PP difende la manifestazione per Ceuta: «Appartiene a tutti»
Mercoledì, davanti ai municipi di tutta la Spagna, si riuniranno persone a sostegno di Ceuta. Il Partido Popular (PP) difende le manifestazioni previste come segno di solidarietà con la città autonoma.
Juan Bravo, vicesegretario del PP per finanze, infrastrutture e abitazione, ha dichiarato martedì a Siviglia che la manifestazione è «di tutti». Ha aggiunto che è deplorevole il tentativo di politicizzarla.

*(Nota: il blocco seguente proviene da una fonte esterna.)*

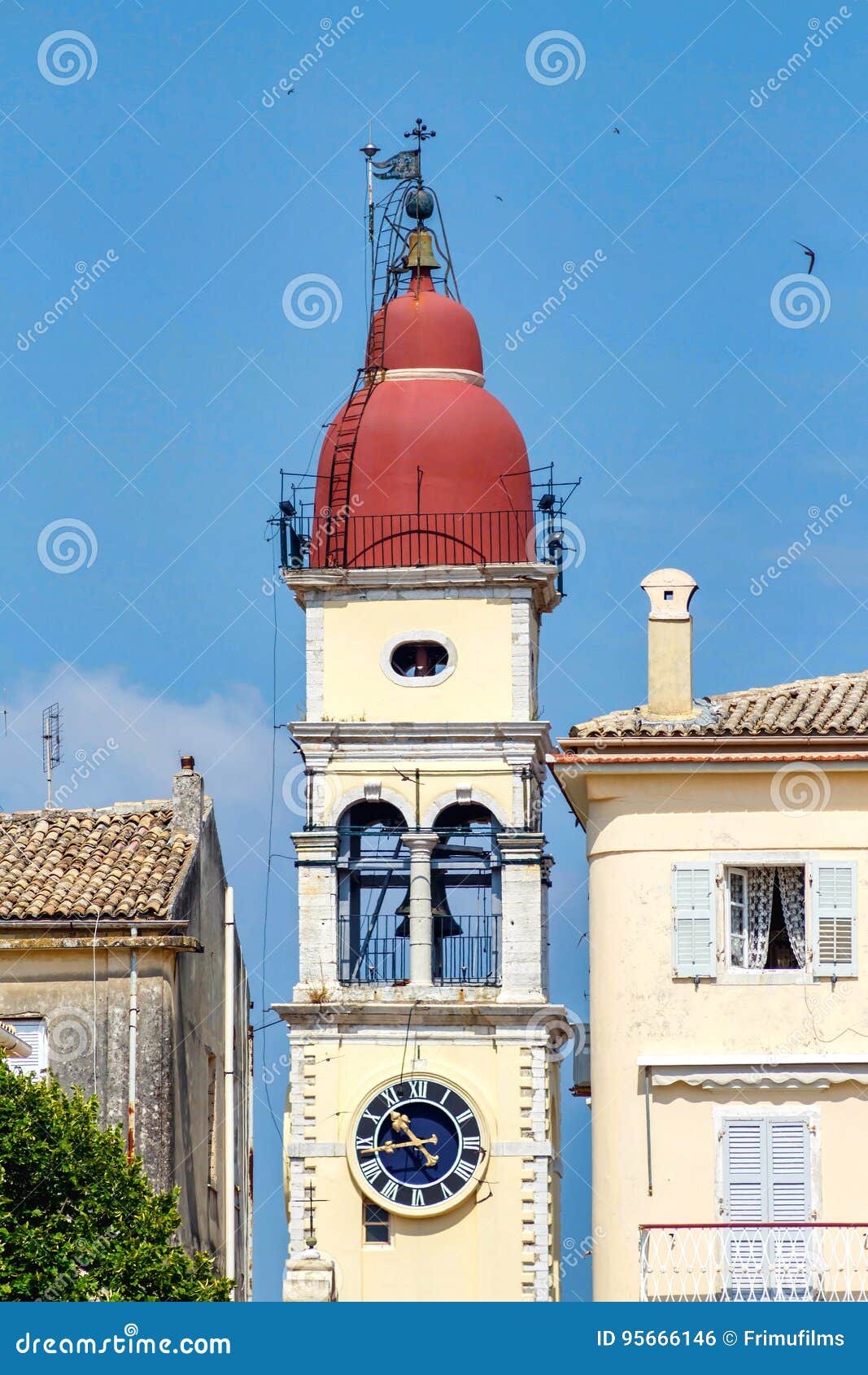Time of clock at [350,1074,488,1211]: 10:43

Secondo Bravo, alcuni cittadini di Ceuta avevano lanciato sui social un appello a partecipare alle manifestazioni. Volevano evitare che la città finisse nel dimenticatoio. Molti abitanti di Ceuta temono, sempre secondo Bravo, che dopo 15 giorni la grande attenzione riservata alla città possa lasciare nuovamente spazio ad altri temi.
Scontro con il PSOE
Il Partito Socialista PSOE aveva accusato il PP di usare la manifestazione a fini di partito e aveva invitato a non partecipare ai raduni. Bravo ha respinto le critiche, sottolineando che la Spagna deve essere solidale con Ceuta.

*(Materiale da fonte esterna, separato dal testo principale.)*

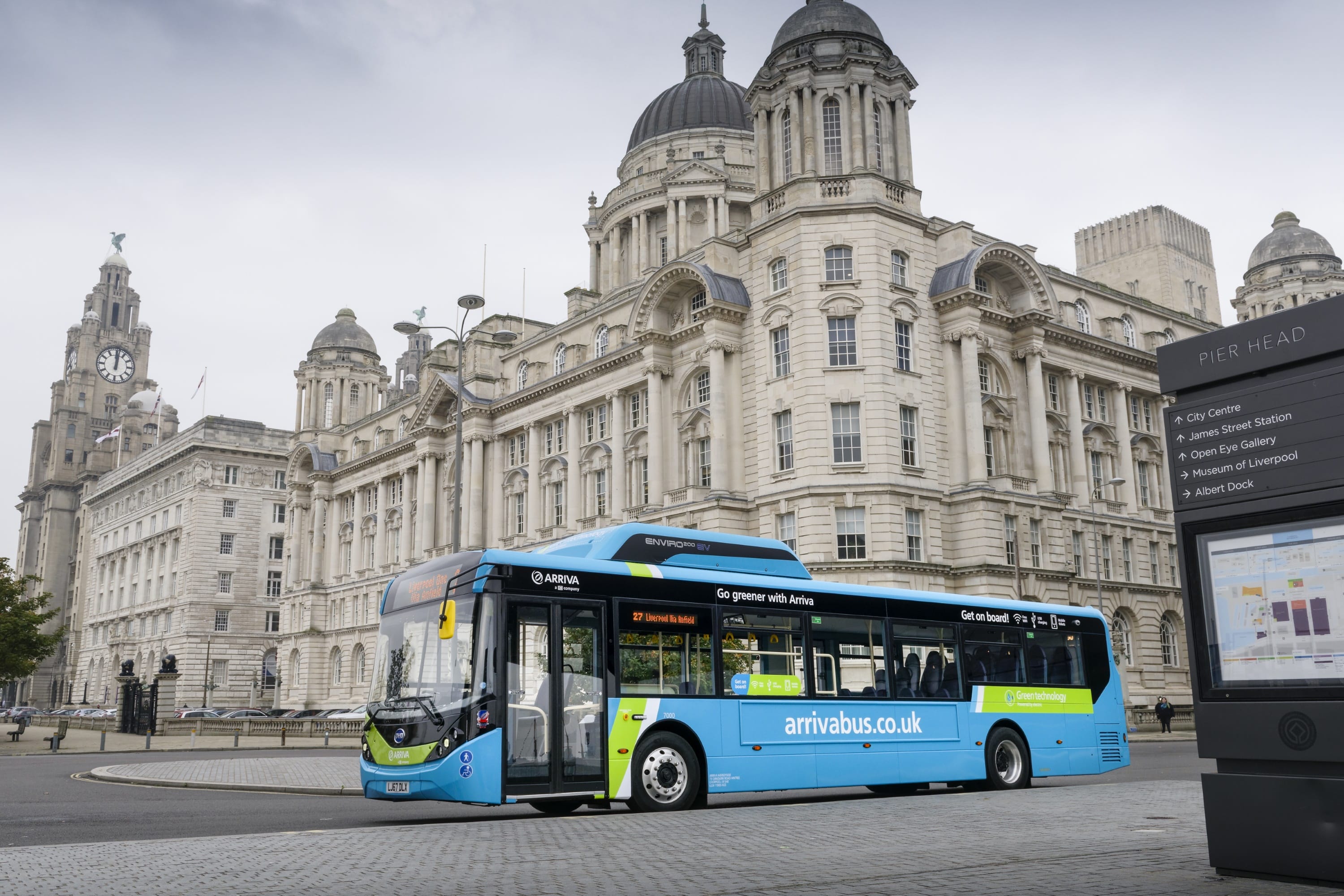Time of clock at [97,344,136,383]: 12:01
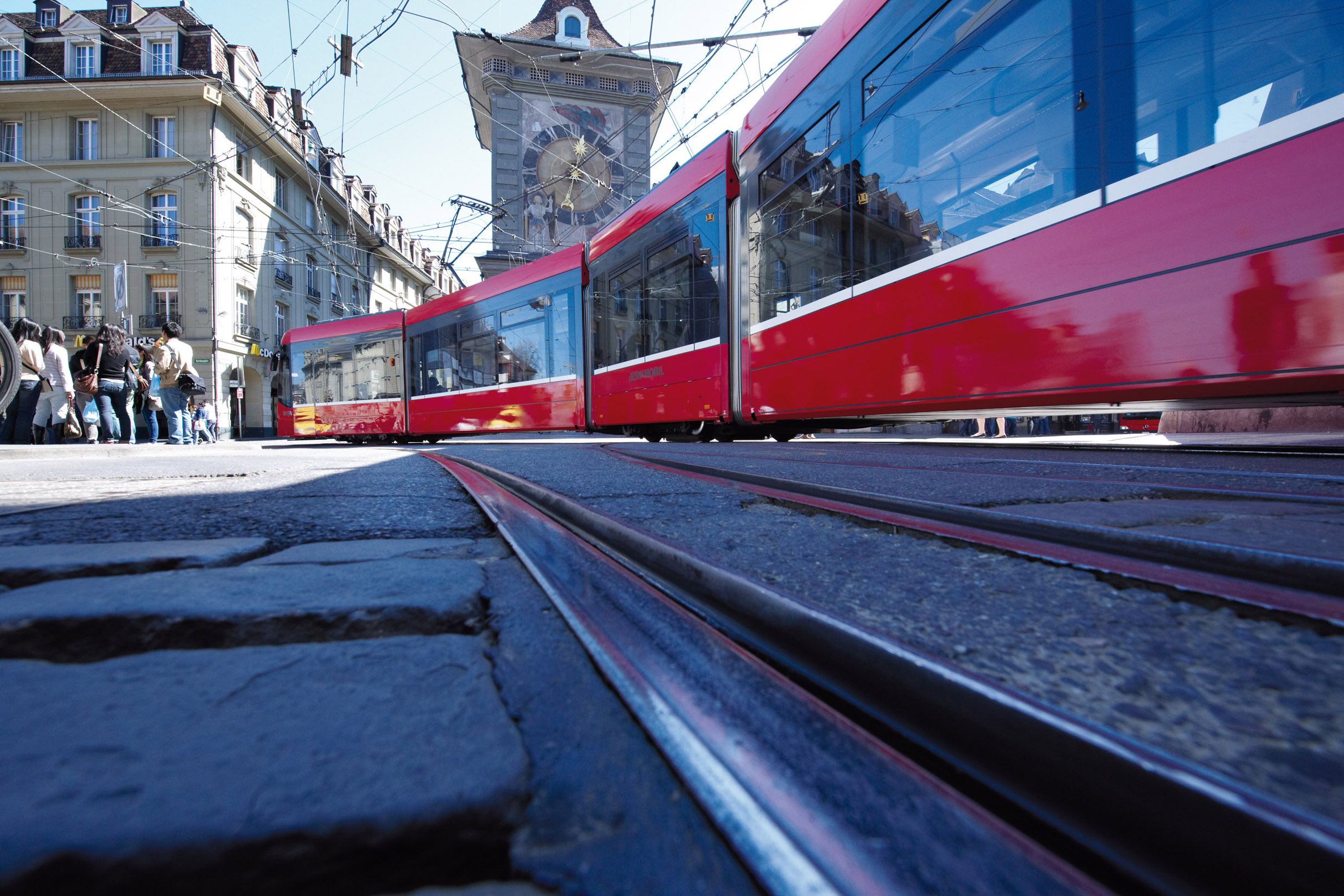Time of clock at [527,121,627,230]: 12:19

L'esponente del PP ha inoltre attaccato il capo del governo Pedro Sánchez. Bravo gli ha rimproverato di non essersi occupato a sufficienza di Ceuta. Sono accuse mosse dall'esponente del PP.

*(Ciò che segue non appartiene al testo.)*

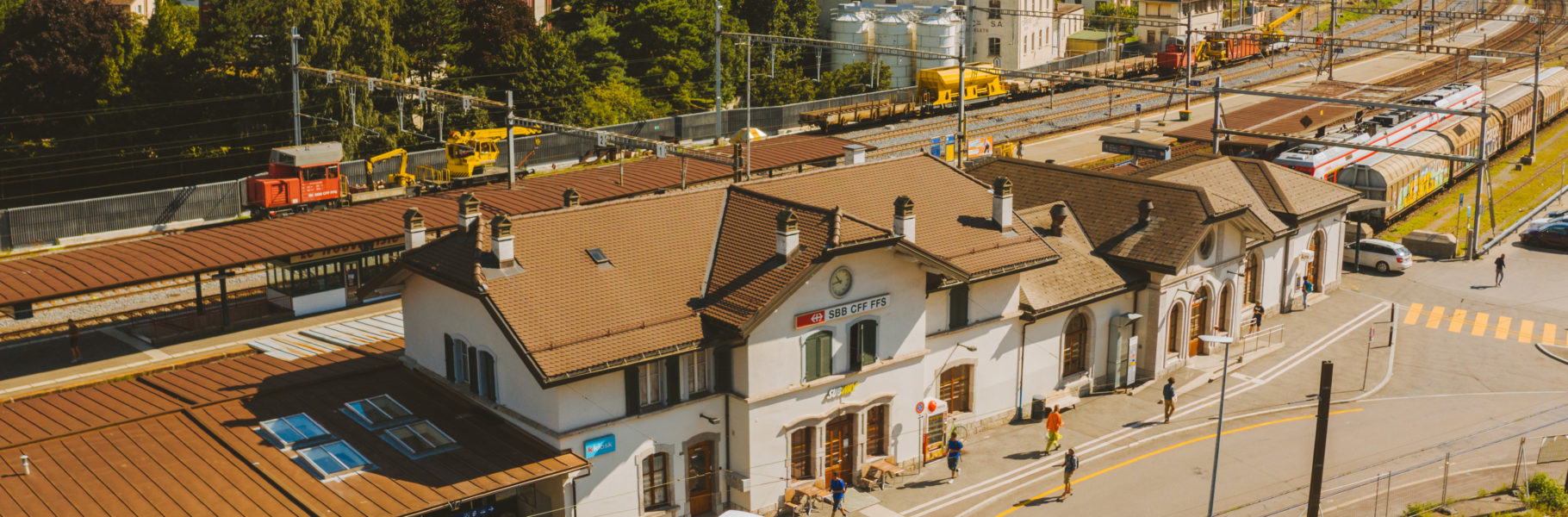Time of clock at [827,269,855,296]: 10:43
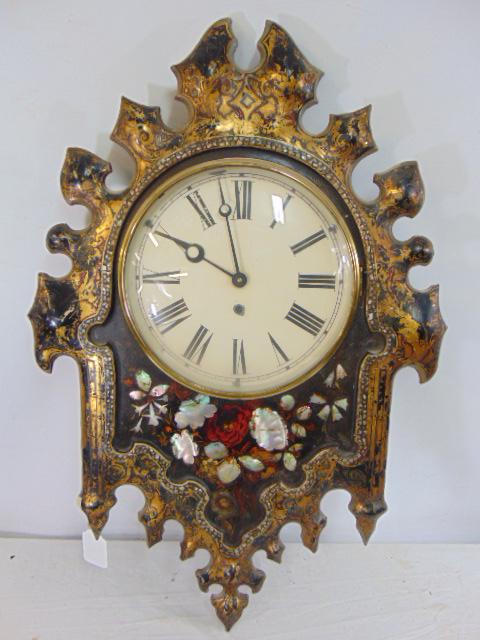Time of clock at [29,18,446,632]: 9:57
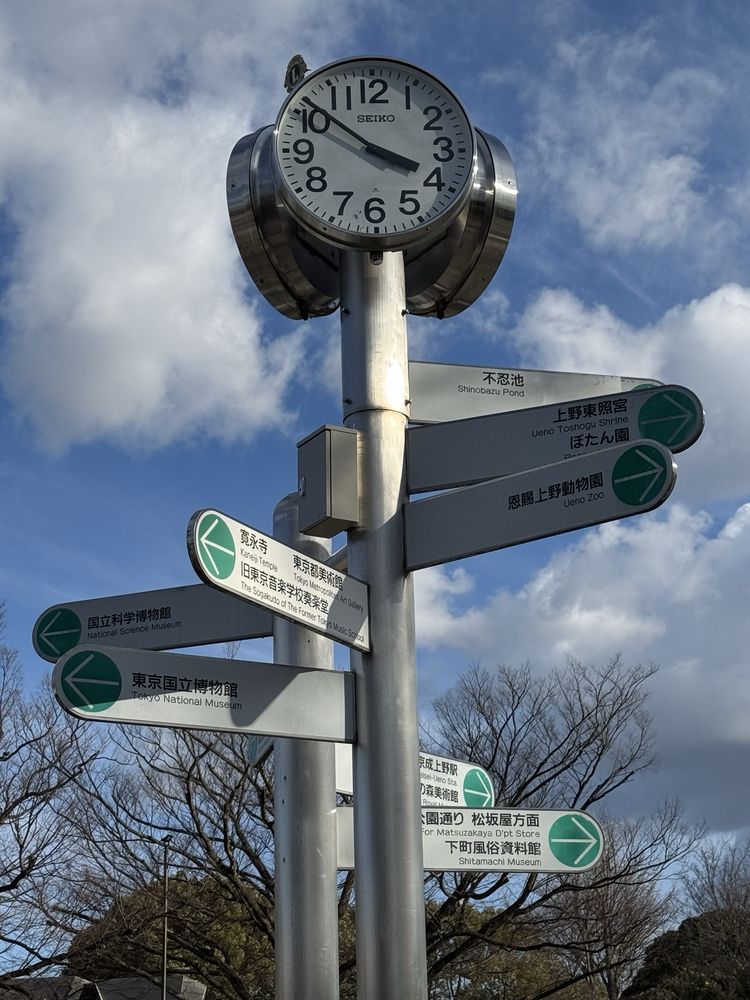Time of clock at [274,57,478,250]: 3:51
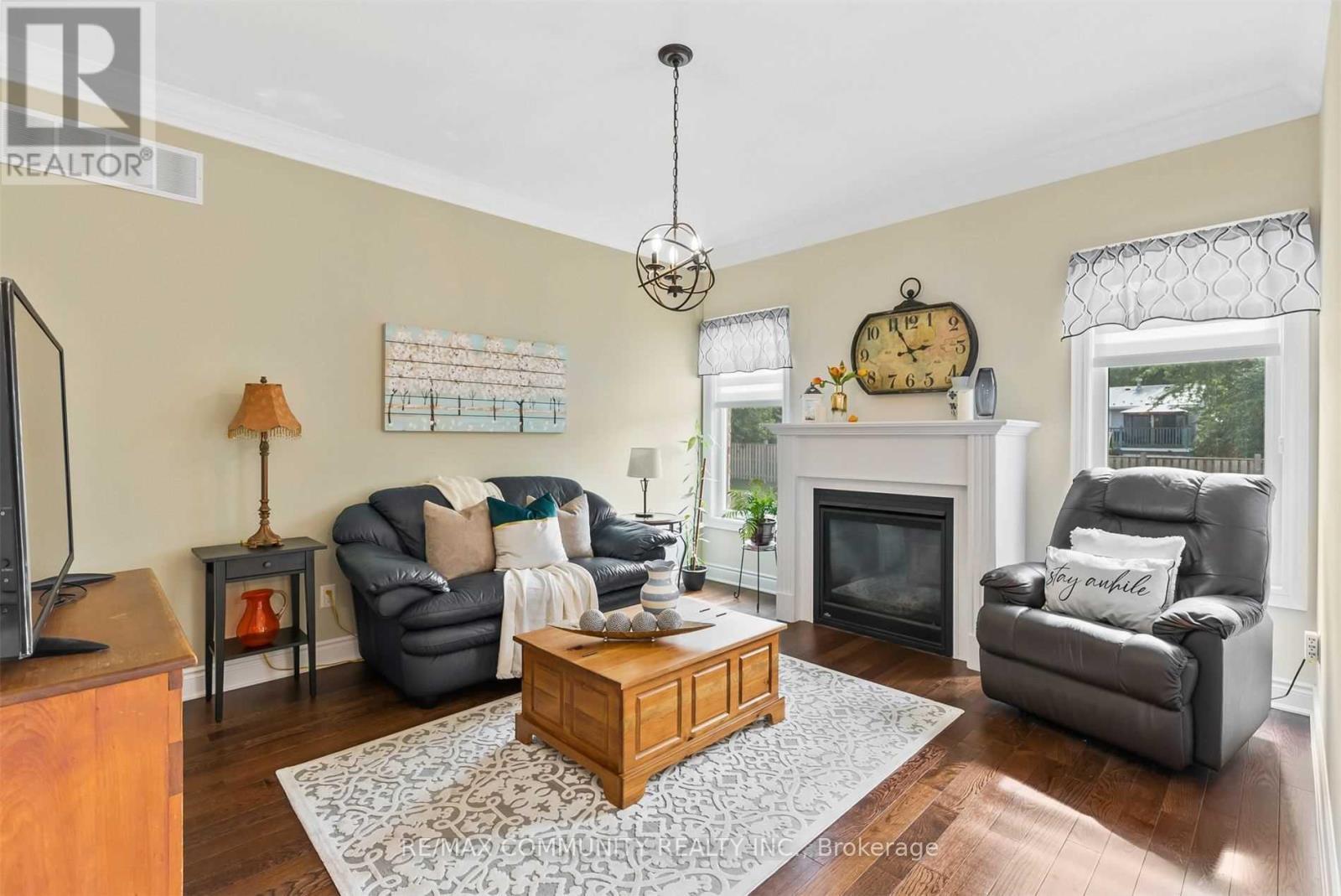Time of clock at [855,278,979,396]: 2:55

Dibattito su una visita del re
Bravo ha criticato anche le dichiarazioni di Sánchez su una possibile visita di re Felipe VI. a Ceuta. Il re aveva parlato con il presidente di Ceuta Juan Jesús Vivas e lo aveva ricevuto in udienza, ha detto Bravo.
In quell'occasione Felipe VI. avrebbe promesso una visita nella città autonoma. Secondo Bravo, il re deve però far controfirmare tutti i suoi atti ufficiali.